No need of connecting the monitor to wall connection if its a LCD. The thing is, u cannot be sure with CRT monitors. They r power hungry monsters and could very well reset the best ups's around. So be cautious. 

Bye.


----------



## asingh (Sep 5, 2008)

Get APC..

So it shall be written..so it shall be done..................................!


----------



## amrawtanshx (Sep 5, 2008)

Get APC ..
I bought it today ... And its way better than Intex.
Sorry for comparing APC & Intex though.


----------



## imgame2 (Sep 5, 2008)

amrawtanshx said:


> Get APC ..
> I bought it today ... And its way better than Intex.
> Sorry for comparing APC & Intex though.

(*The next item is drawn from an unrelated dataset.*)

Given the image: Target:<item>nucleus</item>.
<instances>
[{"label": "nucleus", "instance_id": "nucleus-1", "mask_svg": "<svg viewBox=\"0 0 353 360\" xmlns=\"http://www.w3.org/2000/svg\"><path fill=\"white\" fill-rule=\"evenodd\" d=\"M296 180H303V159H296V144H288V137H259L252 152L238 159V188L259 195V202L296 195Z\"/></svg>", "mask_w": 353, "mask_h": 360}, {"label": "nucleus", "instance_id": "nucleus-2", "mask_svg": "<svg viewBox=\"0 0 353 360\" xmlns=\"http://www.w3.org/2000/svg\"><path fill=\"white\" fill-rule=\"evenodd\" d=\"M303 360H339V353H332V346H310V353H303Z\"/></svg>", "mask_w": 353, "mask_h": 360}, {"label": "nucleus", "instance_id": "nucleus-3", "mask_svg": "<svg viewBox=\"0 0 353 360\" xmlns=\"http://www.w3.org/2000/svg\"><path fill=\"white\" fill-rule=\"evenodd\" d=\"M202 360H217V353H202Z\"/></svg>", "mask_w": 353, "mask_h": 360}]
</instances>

u should be sorry ....cos APC is way better ...!


----------



## Psychosocial (Sep 5, 2008)

Intex is crap.

YOu can try iBall too.

My friend has the iBall Nirantar UPS and he gave me a positive report about it.


----------



## shashank4u (Sep 5, 2008)

Today i bought a APC 650 VA, 350 watts UPS, Price RS 3200... also the dealer said APC gives onsite service. If you want a cheaper alternative than go for microtek.


----------



## Power_user_EX (Sep 5, 2008)

thx guys!!!

I surely go for APC then. But will 850VA rated ups @ 400 to 600W (or may be more) handle my rig's load ?

My question : if my rigs sucks 550W continuous power and ups is of say.. 700VA @ 450W then what will happen to pc ? will it work or just reject the low input power ?

I may have a misconception .... will be gr8 if it gets rectified!!!


----------



## shashank4u (Sep 5, 2008)

It will work.. but if the load is too heavy for the UPS then there will be a restart.

btw APC 800VA has 550 watts of power.


----------



## amrawtanshx (Sep 6, 2008)

imgame2 said:


> u should be sorry ....cos APC is way better ...!



Thats why I apologised


----------



## acewin (Sep 6, 2008)

well we had bought 800VA UPS of HP for my friend worked very good and gave almost 20 minutes life for our system. also we kept it on for keeping the Broadband ADSL model on. But when I asked the shopkeeper when another of my friend was buying system for the HP UPS which worked very well for us, he said its not available they had received alot compaints and the service of HP to rectify any related isses was bad.

Bought 1KVA microtek UPS, working fine I hope, havent asked much about it from my frn, besides electricity goes off very less at his place.

what about UPS from Powersafe


----------